Some 32 years on, the capital of the Tirol region is once again serving as stage for top-class international sport, this time featuring the likes of Fernando Torres of Spain, Sweden's Zlatan Ibrahimovic and Russia's Roman Pavlyuchenko.

Appropriately for such a winter-sport paradise, fans without tickets will be able to watch the action on a big screen erected at the famous Bergisel ski-jumping stadium to the south of town, the venue for the annual Four Hills event.

Buses will connect this spectacular Bergisel site with the railway station (Hauptbahnhof) 24 hours a day during the tournament. In central Innsbruck, the place for supporters to congregate and let their hair down will be the Fan Mile on Maria-Theresien Strasse, the city's main thoroughfare, which arguably offers the best views of the surrounding mountains.

Innsbruck's compact size means that virtually every point of interest can be reached on foot. But should you need someone else to take the strain, there is an excellent network of buses and trams that travel in circuits around the city. For Euro 2008, their frequency will be increased and the night-time service is to be beefed up considerably.

The best way to get to Innsbruck's Tivoli Neu stadium is by bus. From the Hauptbahnhof on Sudtirolerplatz take either line A (getting off at the Stadion stop) or line F (Landessportcenter stop), followed by a five-minute walk. It's about a 10-minute walk from the railway station to the Maria-Theresien Strasse.

The Tivoli Neu Stadium, home to local club FC Wacker Tirol, seats 30,000 and was built in 2000. It forms part of the Olympiaworld complex, also home to an ice hall, a multi-purpose sports center and a music venue.

Tiroler cuisine is hearty, filling and tasty, with cheese of one variety or another usually the staple ingredient. You can't go wrong with homemade noodles covered in cheese, while dumplings made of goat cheese and cream of cheese soup are equally delicious. Another must try is the Tiroler Grostl, a fry up of pork, beef, onions and potatoes crowned by a fried egg and eaten straight from the pan.

A wonderful place to eat is the rustic Ottoburg restaurant on Herzog-Friedrich Strasse, located in the gothic towers close to the Inn-Brucke bridge. A choice of great noodles, steaks, chicken, venison and fish go hand in hand with a superb atmosphere; you will not be disappointed by a visit.

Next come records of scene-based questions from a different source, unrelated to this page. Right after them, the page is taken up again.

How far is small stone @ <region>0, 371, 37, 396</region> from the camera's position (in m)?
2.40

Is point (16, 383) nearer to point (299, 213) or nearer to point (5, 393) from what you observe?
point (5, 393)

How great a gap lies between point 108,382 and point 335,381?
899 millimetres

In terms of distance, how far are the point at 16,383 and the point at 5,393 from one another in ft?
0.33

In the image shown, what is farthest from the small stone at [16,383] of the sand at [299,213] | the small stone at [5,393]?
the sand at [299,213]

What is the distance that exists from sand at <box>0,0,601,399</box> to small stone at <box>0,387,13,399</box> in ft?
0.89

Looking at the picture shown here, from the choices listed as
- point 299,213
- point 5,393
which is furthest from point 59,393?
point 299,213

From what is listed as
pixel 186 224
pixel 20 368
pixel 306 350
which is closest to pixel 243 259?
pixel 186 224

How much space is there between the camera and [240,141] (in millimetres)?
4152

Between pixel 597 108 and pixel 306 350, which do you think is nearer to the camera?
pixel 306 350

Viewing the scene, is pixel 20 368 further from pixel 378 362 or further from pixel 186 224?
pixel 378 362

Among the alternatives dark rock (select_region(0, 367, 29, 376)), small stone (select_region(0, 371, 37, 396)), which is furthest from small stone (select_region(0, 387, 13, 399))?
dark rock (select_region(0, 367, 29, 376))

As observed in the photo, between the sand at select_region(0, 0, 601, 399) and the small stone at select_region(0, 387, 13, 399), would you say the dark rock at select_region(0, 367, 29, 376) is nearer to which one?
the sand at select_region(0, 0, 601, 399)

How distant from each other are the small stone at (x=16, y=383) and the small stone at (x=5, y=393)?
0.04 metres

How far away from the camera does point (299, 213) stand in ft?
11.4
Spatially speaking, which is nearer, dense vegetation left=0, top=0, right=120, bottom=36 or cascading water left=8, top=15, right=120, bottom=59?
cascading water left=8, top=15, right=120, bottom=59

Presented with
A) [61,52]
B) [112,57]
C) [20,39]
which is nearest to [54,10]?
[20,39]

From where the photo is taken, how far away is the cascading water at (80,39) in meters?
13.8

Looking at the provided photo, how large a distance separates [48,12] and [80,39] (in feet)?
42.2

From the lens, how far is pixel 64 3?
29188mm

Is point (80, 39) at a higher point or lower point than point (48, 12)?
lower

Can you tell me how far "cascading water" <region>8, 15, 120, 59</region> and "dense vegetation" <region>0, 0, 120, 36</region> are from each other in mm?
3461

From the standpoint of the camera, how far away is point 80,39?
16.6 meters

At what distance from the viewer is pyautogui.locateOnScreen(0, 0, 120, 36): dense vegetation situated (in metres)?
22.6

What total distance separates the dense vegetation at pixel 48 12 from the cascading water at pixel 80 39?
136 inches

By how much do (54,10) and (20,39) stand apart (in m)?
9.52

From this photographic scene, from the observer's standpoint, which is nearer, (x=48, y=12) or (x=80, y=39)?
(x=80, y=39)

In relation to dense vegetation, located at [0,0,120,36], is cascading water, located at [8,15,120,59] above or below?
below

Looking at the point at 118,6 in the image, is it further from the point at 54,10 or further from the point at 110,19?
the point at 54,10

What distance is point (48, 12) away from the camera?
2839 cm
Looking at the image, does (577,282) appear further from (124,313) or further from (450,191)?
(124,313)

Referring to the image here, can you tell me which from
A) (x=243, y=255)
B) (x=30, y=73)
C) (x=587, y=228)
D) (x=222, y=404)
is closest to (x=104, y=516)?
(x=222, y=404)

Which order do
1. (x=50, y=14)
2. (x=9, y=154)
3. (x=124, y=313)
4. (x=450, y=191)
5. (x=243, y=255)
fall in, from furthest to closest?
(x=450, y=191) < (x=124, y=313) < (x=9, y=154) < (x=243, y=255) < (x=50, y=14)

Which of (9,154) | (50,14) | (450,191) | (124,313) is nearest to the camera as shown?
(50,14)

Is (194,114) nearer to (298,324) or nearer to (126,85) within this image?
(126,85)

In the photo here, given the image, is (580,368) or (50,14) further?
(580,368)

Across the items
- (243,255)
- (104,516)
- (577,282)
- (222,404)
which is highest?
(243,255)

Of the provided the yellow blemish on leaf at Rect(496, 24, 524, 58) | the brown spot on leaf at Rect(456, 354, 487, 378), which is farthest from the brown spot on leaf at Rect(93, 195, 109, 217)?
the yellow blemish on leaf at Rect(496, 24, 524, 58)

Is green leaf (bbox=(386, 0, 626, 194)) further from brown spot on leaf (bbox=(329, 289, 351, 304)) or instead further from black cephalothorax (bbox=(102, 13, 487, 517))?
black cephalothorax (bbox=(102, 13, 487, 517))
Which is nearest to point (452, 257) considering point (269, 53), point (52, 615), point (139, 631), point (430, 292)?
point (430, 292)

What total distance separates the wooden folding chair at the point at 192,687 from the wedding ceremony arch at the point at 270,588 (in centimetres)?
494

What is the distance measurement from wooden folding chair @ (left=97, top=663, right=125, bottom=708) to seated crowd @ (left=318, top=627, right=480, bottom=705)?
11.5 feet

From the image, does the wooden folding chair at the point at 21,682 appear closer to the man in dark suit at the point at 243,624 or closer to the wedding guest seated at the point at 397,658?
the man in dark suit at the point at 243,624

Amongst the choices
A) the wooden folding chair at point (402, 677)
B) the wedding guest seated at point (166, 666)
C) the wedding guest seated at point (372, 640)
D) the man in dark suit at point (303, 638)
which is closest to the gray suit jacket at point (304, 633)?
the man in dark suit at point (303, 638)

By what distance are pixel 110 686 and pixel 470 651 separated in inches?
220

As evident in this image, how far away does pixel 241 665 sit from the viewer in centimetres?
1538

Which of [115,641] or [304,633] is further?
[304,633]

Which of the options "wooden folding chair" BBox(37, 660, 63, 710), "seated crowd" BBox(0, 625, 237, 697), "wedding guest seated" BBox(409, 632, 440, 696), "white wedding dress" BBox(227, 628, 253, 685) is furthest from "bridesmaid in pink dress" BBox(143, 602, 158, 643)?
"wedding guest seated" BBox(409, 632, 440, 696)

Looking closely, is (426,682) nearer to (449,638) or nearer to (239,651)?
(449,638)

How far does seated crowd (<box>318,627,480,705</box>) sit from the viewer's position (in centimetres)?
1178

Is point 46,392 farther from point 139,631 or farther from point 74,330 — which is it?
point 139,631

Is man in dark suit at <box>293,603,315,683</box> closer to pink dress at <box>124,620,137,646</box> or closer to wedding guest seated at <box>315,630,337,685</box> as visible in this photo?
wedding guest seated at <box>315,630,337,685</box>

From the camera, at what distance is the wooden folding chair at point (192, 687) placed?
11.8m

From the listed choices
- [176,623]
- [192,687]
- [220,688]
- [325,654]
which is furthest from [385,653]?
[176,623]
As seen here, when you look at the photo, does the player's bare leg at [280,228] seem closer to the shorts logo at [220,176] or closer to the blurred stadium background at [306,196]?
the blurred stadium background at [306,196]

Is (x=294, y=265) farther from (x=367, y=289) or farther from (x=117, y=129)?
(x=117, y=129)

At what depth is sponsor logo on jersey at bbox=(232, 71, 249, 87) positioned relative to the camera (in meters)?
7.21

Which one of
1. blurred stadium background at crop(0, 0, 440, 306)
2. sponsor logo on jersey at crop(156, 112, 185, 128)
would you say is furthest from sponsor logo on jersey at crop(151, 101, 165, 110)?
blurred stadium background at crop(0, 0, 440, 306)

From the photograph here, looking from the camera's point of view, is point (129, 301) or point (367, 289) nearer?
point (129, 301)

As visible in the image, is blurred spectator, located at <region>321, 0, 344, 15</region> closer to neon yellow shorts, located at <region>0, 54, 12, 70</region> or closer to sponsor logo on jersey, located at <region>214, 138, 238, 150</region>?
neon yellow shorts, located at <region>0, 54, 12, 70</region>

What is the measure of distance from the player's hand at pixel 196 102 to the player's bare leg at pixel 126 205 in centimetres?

Then there is the 16th century Goldener Adler Inn (Golden Eagle Inn), which can be a little touristy, yet no one could complain about the quality of its food. For a more international flavor, check the China Restaurant Canton on Maria-Theresienstrasse or Al Dente on Meranestrasse, an Italian joint low on space but which more than compensates with its heavenly pasta.

One of the leisure-time focal points here is the Hofgarten Cafe and Restaurant in the park of the same name to the north of the university. Those whose pulses race at a good DJ session, live-music aficionados and foodies are in luck, with the pasta dishes, the schnitzel, ribs and baguettes all top notch.

For fans looking for a cheap, late-night pizza or kebab, head for Viaduktbogen and Leopoldstrasse fanning out from the railway station, with the first of those destinations a home to many bars, clubs and beer gardens.

There are several decent pubs in central Innsbruck, many with reasonably priced menus. One of the best is Elferhaus on Herzog-Friedrich Strasse, which serves the outstanding Franziskaner Bavarian wheat beer and Stiegl-Brau on Wilhelm-Greil Strasse. Zappa (Rechengasse) hits the right notes as a music pub and sells ales from the superlative Fuhrenburg brewery.

Speciality shops, department stores and designer boutiques proliferate in Maria-Theresienstrasse, Leopoldstrasse and Herzog-Friedrich Strasse. The Markthalle at the junction of Innrain and Marktgraben is the setting for a farmer's market six days a week.

Innsbruck may be famous for being a home for winter sports, but its beauty is set to be a key feature of the Euro 2008 story.